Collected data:
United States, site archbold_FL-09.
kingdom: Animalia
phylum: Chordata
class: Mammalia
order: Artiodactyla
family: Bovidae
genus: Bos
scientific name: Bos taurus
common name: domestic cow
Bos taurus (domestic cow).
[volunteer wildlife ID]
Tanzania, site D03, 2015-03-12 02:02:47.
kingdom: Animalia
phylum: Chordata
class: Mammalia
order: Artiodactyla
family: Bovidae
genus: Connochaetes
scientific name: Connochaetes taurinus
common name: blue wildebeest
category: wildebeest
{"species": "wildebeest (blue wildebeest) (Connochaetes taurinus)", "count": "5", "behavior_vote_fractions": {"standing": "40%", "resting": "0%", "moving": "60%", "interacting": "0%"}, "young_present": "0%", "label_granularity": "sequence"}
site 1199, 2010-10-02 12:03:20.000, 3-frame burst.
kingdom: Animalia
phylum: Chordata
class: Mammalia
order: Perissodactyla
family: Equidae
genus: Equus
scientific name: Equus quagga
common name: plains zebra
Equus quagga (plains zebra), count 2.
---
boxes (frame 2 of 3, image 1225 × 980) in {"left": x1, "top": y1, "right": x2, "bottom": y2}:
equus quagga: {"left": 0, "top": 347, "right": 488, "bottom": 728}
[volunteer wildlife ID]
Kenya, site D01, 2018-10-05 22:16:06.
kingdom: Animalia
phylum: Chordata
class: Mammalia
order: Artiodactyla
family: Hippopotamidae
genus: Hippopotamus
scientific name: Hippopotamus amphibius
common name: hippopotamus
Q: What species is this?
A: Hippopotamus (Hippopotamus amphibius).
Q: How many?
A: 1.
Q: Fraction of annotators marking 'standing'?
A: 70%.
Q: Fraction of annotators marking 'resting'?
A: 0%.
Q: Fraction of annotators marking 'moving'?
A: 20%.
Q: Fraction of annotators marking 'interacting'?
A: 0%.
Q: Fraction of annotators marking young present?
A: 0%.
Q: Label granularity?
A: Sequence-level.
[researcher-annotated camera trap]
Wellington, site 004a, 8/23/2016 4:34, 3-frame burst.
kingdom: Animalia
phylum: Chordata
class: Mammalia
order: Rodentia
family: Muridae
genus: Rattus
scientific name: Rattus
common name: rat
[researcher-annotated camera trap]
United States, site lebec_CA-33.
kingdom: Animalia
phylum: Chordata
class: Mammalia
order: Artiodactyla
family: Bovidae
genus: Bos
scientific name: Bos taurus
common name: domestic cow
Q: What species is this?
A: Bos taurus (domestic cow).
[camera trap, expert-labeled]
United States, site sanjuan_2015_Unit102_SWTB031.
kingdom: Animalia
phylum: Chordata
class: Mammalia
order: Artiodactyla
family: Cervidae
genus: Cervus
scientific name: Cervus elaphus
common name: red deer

Exercise description: Above are the records; repeat exactly the lines from the one holding "family: Hippopotamidae" down to the one holding "genus: Rattus", end lines included.

Solution:
family: Hippopotamidae
genus: Hippopotamus
scientific name: Hippopotamus amphibius
common name: hippopotamus
Q: What species is this?
A: Hippopotamus (Hippopotamus amphibius).
Q: How many?
A: 1.
Q: Fraction of annotators marking 'standing'?
A: 70%.
Q: Fraction of annotators marking 'resting'?
A: 0%.
Q: Fraction of annotators marking 'moving'?
A: 20%.
Q: Fraction of annotators marking 'interacting'?
A: 0%.
Q: Fraction of annotators marking young present?
A: 0%.
Q: Label granularity?
A: Sequence-level.
[researcher-annotated camera trap]
Wellington, site 004a, 8/23/2016 4:34, 3-frame burst.
kingdom: Animalia
phylum: Chordata
class: Mammalia
order: Rodentia
family: Muridae
genus: Rattus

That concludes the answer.